Responding to Van Bavel and others as the discussion went viral in the insular world of academic-Twitter, some professors confirmed that they worked 60 hours per week or more, while others said they worked fewer weekly hours, especially when summer hours were included in the overall total. Yehuda Ben-Shahar, a genetics professor at Washington University in St. Louis, said, “Academics who say they work over 60 hours a week are dishonest or have very poor time management skills.”

The discussion became heated at times. Paul Bloom, a Yale psychologist, noted, “Man, academics just freak out when anyone makes a claim about workload.”

Nicholas Christakis, a sociologist at Yale, helped to stir up this week’s viral controversy by agreeing with Van Bavel that academics work long hours and adding, “I tell my graduate students and post-docs that if they’re working 60 hours per week, they’re working less than the full professors, and less than their peers.” His tweet generated over 500 comments. Some faculty took issue with the fact that he was reinforcing his workaholic lifestyle on the next generation of academics. Christakis felt that his graduate students should know the reality of the academic job market.

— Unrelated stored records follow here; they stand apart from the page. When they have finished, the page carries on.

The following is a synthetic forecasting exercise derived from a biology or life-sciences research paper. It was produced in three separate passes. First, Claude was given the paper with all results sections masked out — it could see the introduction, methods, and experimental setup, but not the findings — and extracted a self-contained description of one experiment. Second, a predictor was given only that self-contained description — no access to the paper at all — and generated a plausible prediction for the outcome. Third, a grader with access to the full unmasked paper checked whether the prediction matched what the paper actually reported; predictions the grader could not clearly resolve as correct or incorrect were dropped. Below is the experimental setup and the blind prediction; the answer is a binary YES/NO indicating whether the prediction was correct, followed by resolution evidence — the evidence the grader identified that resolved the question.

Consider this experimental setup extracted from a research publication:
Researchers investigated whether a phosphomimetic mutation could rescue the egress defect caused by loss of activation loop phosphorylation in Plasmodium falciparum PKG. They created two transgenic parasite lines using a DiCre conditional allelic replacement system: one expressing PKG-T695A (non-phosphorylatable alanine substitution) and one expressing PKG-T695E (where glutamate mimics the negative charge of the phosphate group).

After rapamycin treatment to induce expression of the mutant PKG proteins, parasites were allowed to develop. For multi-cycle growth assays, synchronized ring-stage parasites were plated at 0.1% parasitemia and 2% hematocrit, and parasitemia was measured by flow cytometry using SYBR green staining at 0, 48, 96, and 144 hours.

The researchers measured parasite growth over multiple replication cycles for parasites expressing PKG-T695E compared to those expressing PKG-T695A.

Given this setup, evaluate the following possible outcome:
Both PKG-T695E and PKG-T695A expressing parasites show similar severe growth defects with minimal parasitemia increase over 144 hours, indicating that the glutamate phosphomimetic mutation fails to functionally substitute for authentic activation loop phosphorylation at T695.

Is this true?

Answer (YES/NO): YES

Robert Gooday, a geologist at Cardiff University in Wales, responded to Christakis, saying, “Fuck me, I must be getting left in the dust! I work (at most) 9.30 - 5 Monday to Friday, and the vast majority of that is spent having tea breaks. And I'm doing alright because, surprisingly, 'hours worked' does not define me as a person. Wanker.”

Many pointed out that it is difficult to define academic life as “work,” because so many people enjoy what they’re doing. If someone is obsessed with Victorian literature and is lucky enough to have a job that pays her to research that topic, does reading Oliver Twist in the evening really count as work?

Indeed, NYU’s Van Bavel noted that academics put in those long hours because they enjoy their jobs. “Most of us choose to mentor students, update lectures, attend conference, conduct new studies, etc because we love the work. Time flies compared to my prior white & blue collar jobs.”

And sometimes “work” happens outside the office. A anonymous philosophy professor tweeted, “I always find it hard to estimate the number of hours that I work. When I'm in the shower mulling over a paper and sketching a proof outline in the fog on the glass, does that count as ‘work hours?’"

While professors themselves cannot agree on whether they work too damn hard or just hard-ish (minus the ones who mostly spend their days drinking tea), this Twitter debate has certainly exposed the need for additional research. Future studies could compare the work experiences of tenured, tenure track, and adjunct faculty, for example, or see how the loads of liberal-arts faculty stack up against those for academics in the sciences, among other comparative analyses.

This information could reveal whether colleges and universities should pay professors more. The average salary for full-time faculty was $80,095 last school year, while someone who earned her MBA at Harvard (and who probably works similarly long hours), makes $150,000 in her first year. Assuming adjuncts’ workloads are similar to that of full full-time faculty, then the former’s average take-home pay of $20,000 per institution is insufficient.

The research could also help paint a clearer picture of how academics divvy up their time—how many hours are spent teaching students, doing research, attending conferences, frittering away in meetings. That information could prove especially useful at universities that are rethinking the demands they place on professors and striving to enable faculty to spend more time in the classroom.